La amenaza de Pyongyang se conoció poco después de que Seúl anunciara ejercicios militares anti-submarinos en sus aguas de la costa occidental para mañana, en los que participarán 10 navíos de guerra, entre ellas un destructor de 3.500 toneladas. Esas maniobras supondrán la primera prueba de fuerza de Corea del Sur ante el Norte desde el hundimiento de la corbeta Cheonan, el pasado 26 de marzo, por un torpedo norcoreano que dejó 46 muertos, según las conclusiones de una investigación que el Norte rechaza.

En medio de esta situación, el Gobierno surcoreano, encabezado por el conservador Lee Myung-bak -que llegó al poder en 2008 con su política de mano dura contra Pyongyang-, ha vuelto a considerar al país vecino como su «principal enemigo». Corea del Sur utilizó esta expresión por primera vez en 1995, en otra escalada de tensión después de que un político norcoreano amenazara con convertir Seúl en un «mar de fuego».

El Ejecutivo, no obstante, lo eliminó de su vocabulario en 2004, tras la mejora de las relaciones bilaterales y lo sustituyó por expresiones como «amenaza militar directa» o «amenaza militar existente» para definir a Corea del Norte.

También ayer una organización de refugiados norcoreanos en Seúl aseguró que el líder comunista, Kim Jong-il, ha puesto en alerta al Ejército y los reservistas. Esta asociación concretó que Kim dio la orden el pasado jueves, el día en que se conoció el resultado de la investigación que culpaba del hundimiento del Cheonan al régimen comunista.

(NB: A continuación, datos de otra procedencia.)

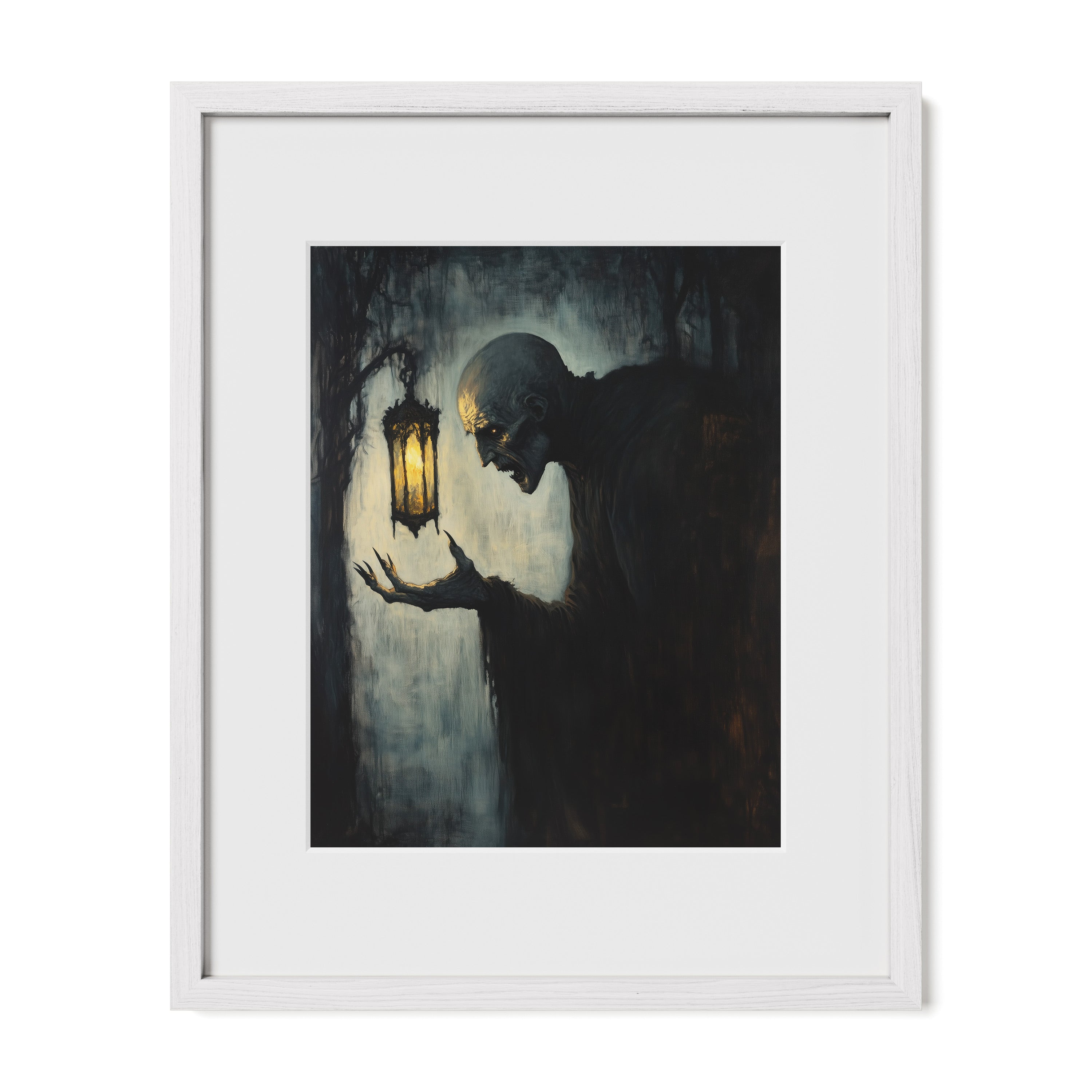 white framed gothic vampire wall art print with mat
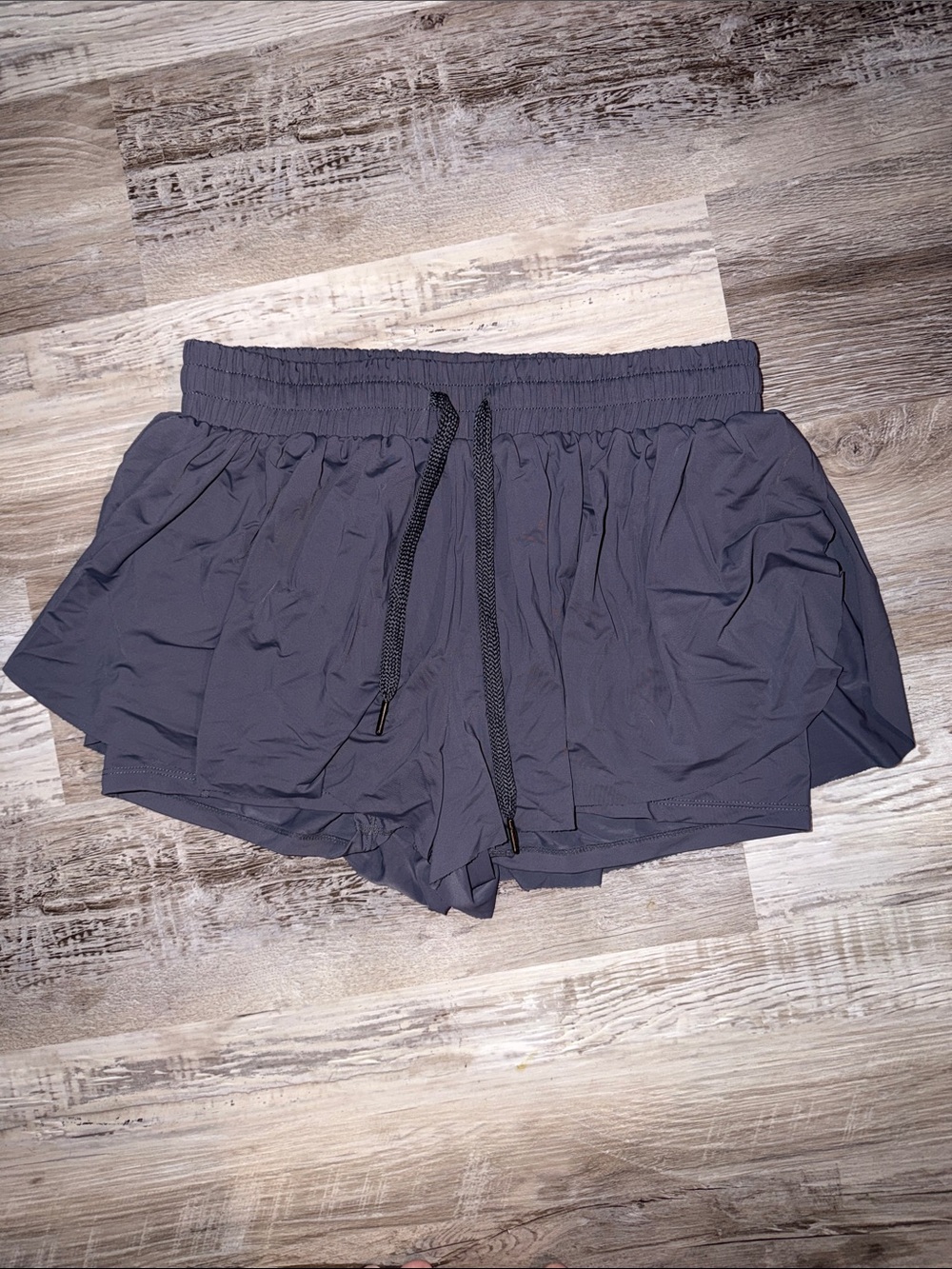Women's Charcoal Athletic Layered Shorts with Drawstring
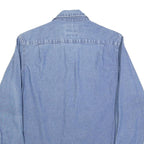 WRANGLER Mens Blue Denim Shirt S Cotton Blend Button Closure Casual Western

El incremento de la tensión entre las dos Coreas, que provocó una caída del 2,7 por ciento en la Bolsa de Seúl, se produce un día después de que Corea del Sur anunciara la suspensión del comercio con el Norte y su intención de llevar el caso del Cheonan al Consejo de Seguridad de la ONU.

Está previsto que hoy la secretaria de Estado de EEUU, Hillary Clinton, llegue a Seúl para analizar con las autoridades surcoreanas la respuesta diplomática, militar y económica a Pyongyang. En la capital china, Clinton reiteró ayer el total apoyo estadounidense a Corea del Sur, mientras Pekín, el único gran aliado del régimen comunista, aboga por el diálogo para solucionar el conflicto.

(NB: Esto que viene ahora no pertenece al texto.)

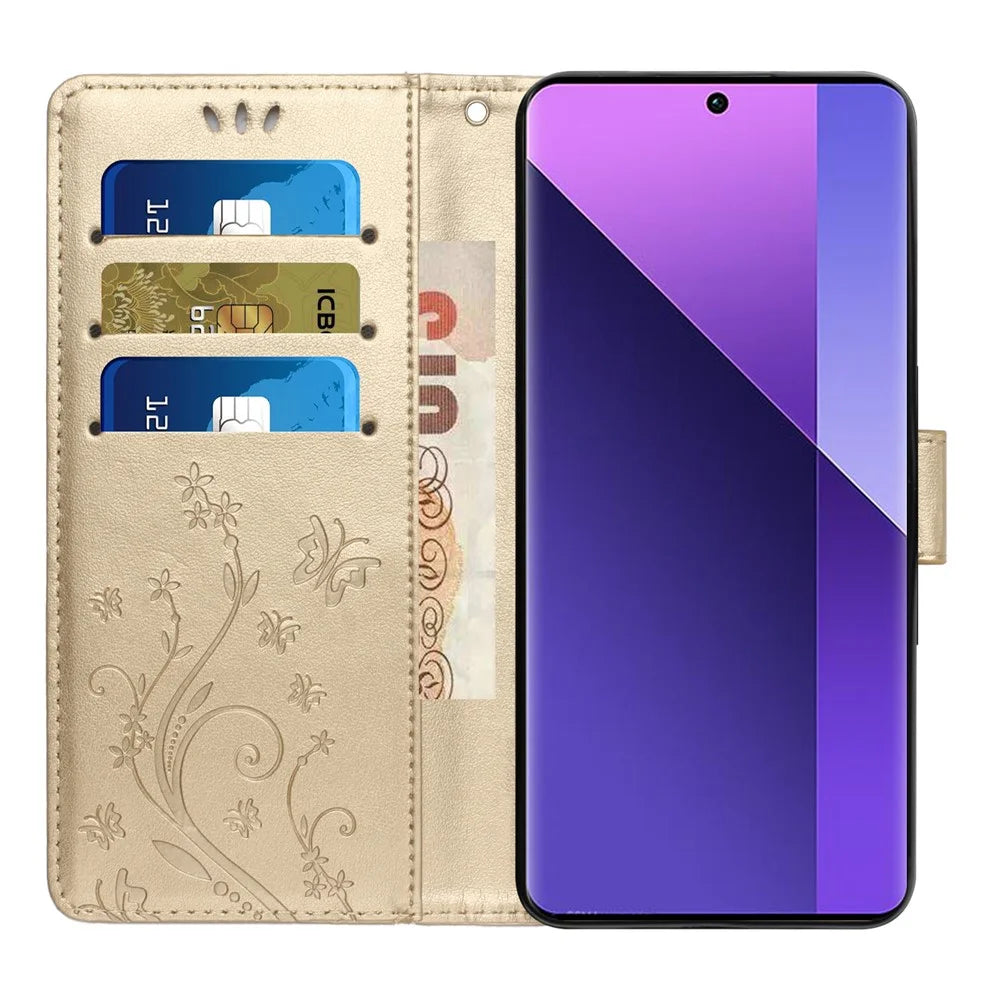 For Samsung Galaxy A37 5G Leather Wallet Case Butterfly Flower Imprinted Phone Cover with Strap - Gold - 2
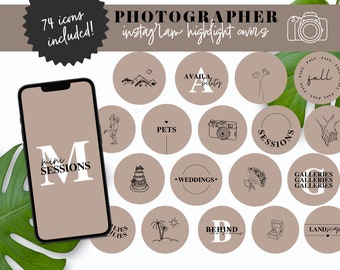 Photographer Instagram Highlight Covers, Minimal Brown Editable Template, Photography Business Canva Story Icons, Boho Stickers with Letters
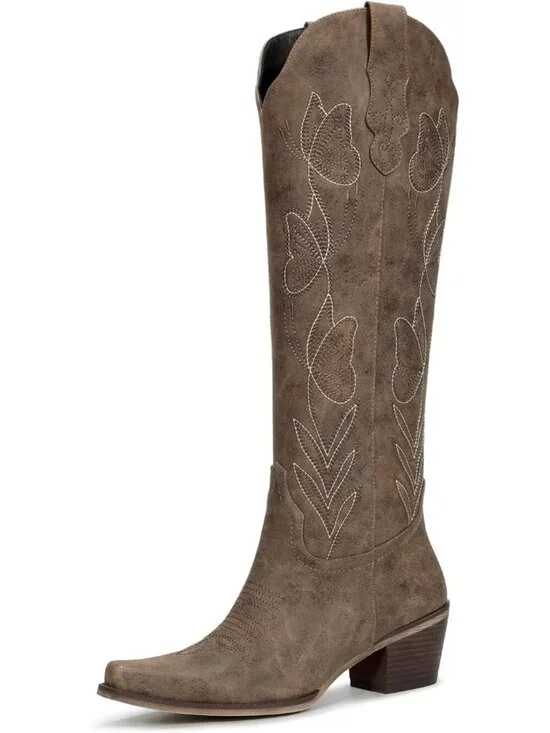 Women's Brown Butterfly Knee  Boots Embroidered Pointed Toe Chunky Heel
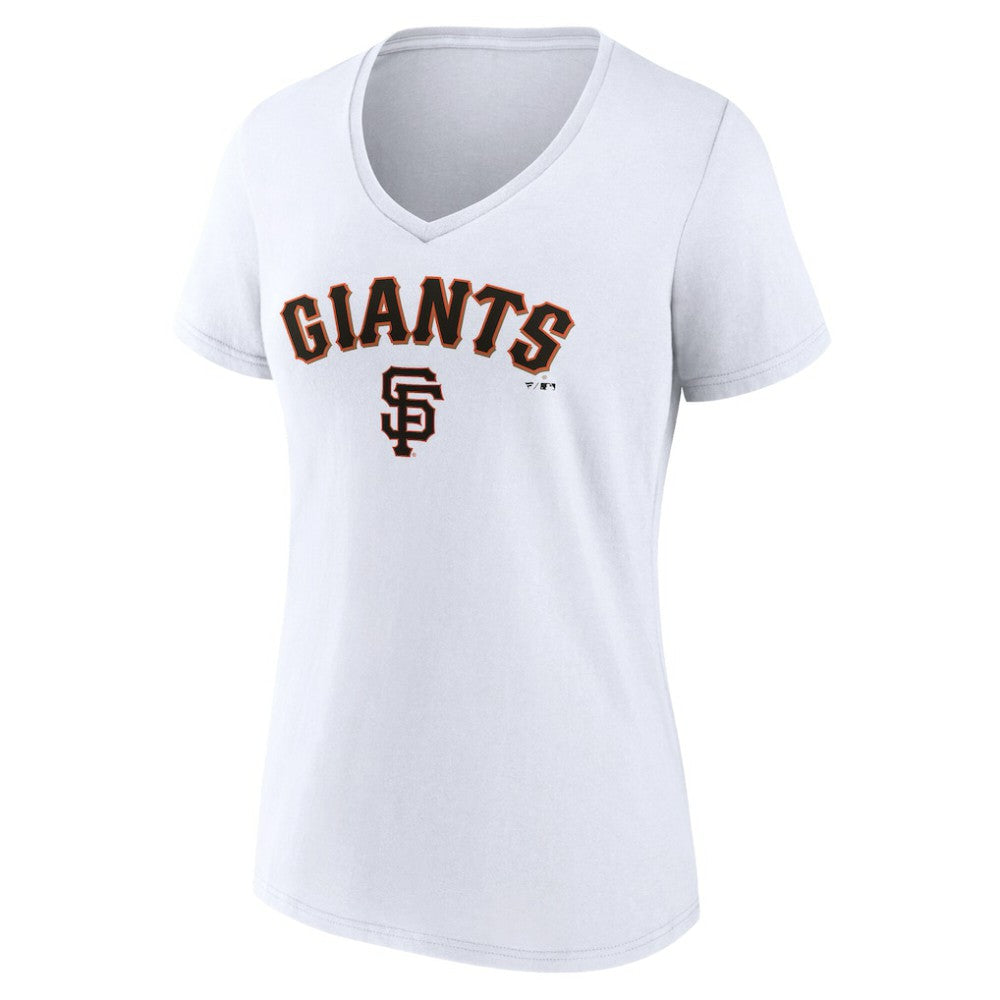 San Francisco Giants Women's Team Lockup V-Neck T-Shirt - White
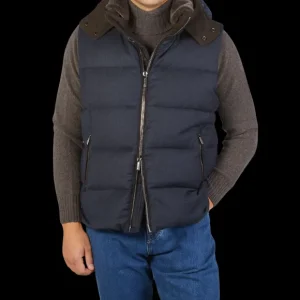 Moorer Outerwear | Navy Blue Nylon Down Padded Quilted Jacket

El representante especial chino para la península coreana, Wu Dawei, mantuvo ayer un encuentro en Seúl con el ministro de Exteriores surcoreano, Yu Myung-hwan, que concluyó sin que el primero tomara una posición clara. La actitud de Pekín será crucial en caso de que se discutan sanciones, dado que tiene poder de veto en el Consejo de Seguridad.